As I have already shown, the important event alluded to by Perez as occurring in the year 7 Cauac of the 8th Ahau, which he fixes in 1393, really happened in 1435, as we see by correcting the manifest error of his calculation. This event, I believe, was the destruction of Mayapan, which this manuscript asserts took place in the 8th Ahau.
The two statements in this document—first (in the 11th paragraph), that the first arrival of the Spaniards, at the close of the 2d Ahau (1518), was 60 years after the fall of Mayapan; second (12th paragraph), that the year 1536 was 60 years after this event—cannot both be correct; one or the other, or both, must be erroneous. Rejecting the latter, and counting three Ahaues, the number the author gives, at 24 years each, instead of 20 (the length at which he estimates them), we have 72 years, which, deducted, carries us back to 1446. This corresponds exactly with Landa's computation. Herrera[1] says that this happened, "according to the reckoning of the Indians, about seventy years before the Spaniards came into Yucatan," which would place it in 1448. According to the tables I have given, the 8th Ahau included the years 1423-1446, which agrees exactly with Brasseur's calculation (Hist des Nat. Civ[2]), in which work he appears to have adopted 24 years as the number to an Ahau, instead of 20, as in his notes to Landa and the Perez Manuscript. As I was not aware of this fact until after the preceding part of this paper was delivered for publication, I call attention to it now, as it is apparent from this that his comparison of the dates of the two systems must agree throughout precisely with what is given in my Table XVII.
If we are correct in counting 24 years to an Ahau, then it is certain the 8th must have included from 1423 to 1446; and if the document referred to by Perez (which unfortunately was lost) was right in stating that 7 Caua,c was the year of the destruction, it occurred in 1435.

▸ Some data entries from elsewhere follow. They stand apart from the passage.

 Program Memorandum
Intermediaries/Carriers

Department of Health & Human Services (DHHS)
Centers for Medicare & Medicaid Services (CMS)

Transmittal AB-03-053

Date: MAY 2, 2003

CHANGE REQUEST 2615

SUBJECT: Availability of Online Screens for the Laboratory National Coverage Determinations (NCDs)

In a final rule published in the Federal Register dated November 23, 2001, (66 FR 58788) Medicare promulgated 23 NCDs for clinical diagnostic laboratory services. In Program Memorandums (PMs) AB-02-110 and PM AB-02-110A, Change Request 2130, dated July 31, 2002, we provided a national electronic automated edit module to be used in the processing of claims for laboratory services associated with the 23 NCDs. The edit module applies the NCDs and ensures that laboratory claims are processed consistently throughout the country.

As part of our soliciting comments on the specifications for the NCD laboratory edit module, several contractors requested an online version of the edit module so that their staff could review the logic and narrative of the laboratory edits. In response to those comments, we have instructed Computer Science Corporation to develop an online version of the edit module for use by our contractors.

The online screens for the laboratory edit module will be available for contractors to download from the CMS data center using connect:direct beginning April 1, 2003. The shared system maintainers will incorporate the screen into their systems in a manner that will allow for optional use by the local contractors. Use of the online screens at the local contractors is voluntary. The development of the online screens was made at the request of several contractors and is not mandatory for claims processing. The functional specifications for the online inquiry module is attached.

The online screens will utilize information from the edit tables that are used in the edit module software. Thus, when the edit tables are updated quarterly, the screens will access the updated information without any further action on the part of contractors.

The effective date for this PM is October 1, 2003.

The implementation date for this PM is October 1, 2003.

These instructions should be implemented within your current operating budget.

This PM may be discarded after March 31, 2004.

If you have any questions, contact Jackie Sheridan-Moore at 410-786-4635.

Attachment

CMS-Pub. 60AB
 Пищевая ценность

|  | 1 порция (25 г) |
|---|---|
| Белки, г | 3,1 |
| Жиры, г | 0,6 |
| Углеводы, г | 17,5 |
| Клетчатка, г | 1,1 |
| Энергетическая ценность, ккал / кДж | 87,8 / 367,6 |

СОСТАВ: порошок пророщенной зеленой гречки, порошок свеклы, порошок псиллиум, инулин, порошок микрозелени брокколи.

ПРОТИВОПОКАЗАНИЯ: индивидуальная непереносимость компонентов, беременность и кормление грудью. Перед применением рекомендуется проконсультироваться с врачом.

We learn from Herrera (loc. cit.) that this city was destroyed five hundred years after it was built. As a matter of course, this is given in round numbers, and cannot be considered as exact; yet it will afford some aid in our comparison. Deducting 500 from 1435 gives us the year 935 as the date of the founding of the city, which may be considered as at least approximately correct. Counting back by Ahaues, we ascertain that this would fall in the 11th of the preceding grand cycle.